Records for spatial reasoning:
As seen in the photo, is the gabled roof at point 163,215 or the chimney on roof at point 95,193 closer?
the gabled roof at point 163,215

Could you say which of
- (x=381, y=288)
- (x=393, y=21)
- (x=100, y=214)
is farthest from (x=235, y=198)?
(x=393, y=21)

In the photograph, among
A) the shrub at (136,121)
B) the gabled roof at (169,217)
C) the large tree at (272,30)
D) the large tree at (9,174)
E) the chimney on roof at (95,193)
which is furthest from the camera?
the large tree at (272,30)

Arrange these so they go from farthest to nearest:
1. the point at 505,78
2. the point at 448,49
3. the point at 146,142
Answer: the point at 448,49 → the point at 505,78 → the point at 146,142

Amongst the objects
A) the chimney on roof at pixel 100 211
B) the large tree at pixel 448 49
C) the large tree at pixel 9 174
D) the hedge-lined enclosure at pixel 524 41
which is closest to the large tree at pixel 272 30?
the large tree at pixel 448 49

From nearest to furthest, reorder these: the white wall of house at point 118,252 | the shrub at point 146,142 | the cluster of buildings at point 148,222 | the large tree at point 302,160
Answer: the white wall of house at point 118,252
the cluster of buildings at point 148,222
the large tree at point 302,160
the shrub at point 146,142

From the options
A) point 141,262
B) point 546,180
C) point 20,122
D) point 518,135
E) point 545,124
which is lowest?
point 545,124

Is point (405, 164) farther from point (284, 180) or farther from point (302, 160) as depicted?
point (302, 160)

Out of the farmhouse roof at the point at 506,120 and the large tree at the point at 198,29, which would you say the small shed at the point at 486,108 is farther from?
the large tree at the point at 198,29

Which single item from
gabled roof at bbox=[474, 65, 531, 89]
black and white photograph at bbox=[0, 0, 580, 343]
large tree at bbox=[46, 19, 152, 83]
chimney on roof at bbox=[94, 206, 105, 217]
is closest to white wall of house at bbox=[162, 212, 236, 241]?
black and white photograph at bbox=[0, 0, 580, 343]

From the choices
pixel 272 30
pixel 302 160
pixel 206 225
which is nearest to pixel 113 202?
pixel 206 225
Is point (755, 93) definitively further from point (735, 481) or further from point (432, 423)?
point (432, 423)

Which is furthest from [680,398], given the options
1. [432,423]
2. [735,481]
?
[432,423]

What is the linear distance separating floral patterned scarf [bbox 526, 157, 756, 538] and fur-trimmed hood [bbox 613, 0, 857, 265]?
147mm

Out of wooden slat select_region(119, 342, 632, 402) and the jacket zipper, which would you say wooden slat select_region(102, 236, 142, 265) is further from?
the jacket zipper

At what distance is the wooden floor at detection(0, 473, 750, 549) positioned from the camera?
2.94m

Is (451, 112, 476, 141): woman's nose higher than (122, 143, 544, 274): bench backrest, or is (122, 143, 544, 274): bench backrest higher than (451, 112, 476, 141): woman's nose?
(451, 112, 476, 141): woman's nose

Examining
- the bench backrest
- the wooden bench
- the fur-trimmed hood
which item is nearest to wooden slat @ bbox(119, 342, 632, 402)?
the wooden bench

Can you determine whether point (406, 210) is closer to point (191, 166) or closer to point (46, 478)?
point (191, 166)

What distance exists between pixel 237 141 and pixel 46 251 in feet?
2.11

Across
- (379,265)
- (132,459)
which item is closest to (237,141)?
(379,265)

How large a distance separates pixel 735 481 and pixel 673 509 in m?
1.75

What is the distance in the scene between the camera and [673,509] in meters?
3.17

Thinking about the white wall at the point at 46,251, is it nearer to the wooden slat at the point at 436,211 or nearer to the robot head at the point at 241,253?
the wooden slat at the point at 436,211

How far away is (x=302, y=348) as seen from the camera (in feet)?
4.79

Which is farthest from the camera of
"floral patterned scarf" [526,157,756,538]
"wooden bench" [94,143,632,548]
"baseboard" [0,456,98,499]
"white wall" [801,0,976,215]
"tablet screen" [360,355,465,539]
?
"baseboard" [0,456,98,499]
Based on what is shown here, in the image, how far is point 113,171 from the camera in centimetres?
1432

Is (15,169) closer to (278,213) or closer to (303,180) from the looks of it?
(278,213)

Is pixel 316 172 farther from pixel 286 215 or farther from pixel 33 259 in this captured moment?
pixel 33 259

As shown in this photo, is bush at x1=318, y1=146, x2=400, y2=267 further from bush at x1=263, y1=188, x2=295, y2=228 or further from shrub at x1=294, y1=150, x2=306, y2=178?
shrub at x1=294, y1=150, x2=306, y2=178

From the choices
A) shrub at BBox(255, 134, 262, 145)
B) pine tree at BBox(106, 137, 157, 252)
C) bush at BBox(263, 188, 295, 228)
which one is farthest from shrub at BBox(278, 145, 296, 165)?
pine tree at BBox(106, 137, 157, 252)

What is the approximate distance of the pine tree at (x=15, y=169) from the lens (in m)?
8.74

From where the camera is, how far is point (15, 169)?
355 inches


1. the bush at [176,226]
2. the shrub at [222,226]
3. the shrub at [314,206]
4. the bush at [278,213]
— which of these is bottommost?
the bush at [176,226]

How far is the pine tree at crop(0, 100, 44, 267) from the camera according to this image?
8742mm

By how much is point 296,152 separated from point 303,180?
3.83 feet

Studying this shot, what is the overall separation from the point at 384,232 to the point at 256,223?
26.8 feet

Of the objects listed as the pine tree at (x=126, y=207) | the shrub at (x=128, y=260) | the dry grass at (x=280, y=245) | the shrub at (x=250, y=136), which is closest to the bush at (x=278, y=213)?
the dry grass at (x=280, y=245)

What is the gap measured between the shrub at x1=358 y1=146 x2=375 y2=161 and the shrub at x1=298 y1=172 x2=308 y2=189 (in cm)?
--
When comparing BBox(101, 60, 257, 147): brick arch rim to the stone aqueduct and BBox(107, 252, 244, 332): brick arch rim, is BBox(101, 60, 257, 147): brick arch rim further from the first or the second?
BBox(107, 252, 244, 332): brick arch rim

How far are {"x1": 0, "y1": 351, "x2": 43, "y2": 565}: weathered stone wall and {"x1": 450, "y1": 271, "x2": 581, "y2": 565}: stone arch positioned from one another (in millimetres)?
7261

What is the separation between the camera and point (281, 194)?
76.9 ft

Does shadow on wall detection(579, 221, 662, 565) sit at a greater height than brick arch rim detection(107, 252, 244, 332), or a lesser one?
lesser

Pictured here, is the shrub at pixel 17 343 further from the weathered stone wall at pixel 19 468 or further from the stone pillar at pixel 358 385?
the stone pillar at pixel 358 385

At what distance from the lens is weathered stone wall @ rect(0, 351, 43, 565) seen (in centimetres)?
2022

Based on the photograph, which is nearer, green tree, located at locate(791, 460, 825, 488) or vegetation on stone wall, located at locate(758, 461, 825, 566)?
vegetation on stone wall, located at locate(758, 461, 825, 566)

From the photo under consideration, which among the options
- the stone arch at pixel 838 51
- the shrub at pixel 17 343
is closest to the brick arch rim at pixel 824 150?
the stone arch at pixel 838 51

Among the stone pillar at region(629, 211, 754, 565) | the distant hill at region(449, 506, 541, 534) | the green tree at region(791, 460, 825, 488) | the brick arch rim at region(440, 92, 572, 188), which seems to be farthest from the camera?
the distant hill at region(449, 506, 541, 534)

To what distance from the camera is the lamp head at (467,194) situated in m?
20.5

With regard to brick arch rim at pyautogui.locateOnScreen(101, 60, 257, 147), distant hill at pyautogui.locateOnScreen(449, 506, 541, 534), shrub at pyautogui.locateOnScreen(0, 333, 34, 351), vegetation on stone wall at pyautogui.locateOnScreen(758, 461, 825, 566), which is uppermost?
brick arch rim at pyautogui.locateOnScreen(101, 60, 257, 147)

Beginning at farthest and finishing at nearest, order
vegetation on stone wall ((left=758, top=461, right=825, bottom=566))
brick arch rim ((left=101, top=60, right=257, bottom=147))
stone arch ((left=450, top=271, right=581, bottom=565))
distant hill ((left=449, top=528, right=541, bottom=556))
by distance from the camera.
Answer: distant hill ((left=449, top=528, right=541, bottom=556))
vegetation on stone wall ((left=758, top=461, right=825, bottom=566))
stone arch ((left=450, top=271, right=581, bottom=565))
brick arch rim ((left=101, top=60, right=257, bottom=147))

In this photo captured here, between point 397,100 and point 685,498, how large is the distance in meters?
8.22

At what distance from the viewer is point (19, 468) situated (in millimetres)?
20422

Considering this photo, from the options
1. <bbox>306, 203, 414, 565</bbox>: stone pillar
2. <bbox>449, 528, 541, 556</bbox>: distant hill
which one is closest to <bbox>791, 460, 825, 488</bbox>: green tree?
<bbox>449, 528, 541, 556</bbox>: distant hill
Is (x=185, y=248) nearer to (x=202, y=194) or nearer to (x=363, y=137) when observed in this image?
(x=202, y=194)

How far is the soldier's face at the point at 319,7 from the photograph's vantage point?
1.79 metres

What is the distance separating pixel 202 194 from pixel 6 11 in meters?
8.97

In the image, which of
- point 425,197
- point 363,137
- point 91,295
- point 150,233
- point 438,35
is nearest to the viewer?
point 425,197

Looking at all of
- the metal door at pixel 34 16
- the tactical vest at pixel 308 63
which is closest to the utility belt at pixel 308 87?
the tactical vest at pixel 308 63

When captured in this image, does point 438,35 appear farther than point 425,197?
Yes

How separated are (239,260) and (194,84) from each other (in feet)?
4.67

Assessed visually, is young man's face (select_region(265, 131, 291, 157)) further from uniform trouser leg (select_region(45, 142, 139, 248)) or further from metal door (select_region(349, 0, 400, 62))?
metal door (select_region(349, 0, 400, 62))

Task directions »
Report each line in the items above that contains the word "positioned". Copy every such line in full.

Right answer »
At what distance is the wooden floor at detection(0, 473, 750, 549) positioned from the camera?
How far are {"x1": 0, "y1": 351, "x2": 43, "y2": 565}: weathered stone wall and {"x1": 450, "y1": 271, "x2": 581, "y2": 565}: stone arch positioned from one another (in millimetres)?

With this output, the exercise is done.